▶ _YOUR TASK_: From the records below, extract every line from the very first one through the line containing "cracked asphalt [0, 108, 636, 480]", both included, and reproduce those lines verbatim.

============================================================

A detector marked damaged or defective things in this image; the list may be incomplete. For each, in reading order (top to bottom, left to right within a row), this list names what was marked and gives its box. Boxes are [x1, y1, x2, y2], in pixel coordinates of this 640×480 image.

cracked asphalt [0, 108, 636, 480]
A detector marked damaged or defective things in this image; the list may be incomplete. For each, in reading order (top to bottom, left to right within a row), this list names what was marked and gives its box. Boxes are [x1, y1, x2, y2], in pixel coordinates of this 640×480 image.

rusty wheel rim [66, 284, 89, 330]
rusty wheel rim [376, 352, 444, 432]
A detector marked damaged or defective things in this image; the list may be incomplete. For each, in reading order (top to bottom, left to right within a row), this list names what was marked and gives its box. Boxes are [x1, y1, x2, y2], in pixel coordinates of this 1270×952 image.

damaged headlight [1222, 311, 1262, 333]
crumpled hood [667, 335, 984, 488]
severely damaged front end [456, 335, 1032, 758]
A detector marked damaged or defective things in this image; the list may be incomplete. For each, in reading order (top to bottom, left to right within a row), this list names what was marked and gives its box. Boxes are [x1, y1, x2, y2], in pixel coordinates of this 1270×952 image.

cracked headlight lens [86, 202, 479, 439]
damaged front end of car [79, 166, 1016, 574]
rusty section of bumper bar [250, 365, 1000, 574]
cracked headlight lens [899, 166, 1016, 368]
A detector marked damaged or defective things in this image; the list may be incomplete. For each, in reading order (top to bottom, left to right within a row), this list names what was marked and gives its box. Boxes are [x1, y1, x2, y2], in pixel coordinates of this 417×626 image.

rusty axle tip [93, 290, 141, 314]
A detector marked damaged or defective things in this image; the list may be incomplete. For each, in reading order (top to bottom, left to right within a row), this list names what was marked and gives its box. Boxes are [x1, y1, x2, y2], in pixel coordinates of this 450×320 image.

============================================================

▶ _REPLY TO THE TASK_:
A detector marked damaged or defective things in this image; the list may be incomplete. For each, in reading order (top to bottom, left to right within a row), this list names what was marked and gives its box. Boxes are [x1, y1, x2, y2], in pixel coordinates of this 640×480 image.

cracked asphalt [0, 108, 636, 480]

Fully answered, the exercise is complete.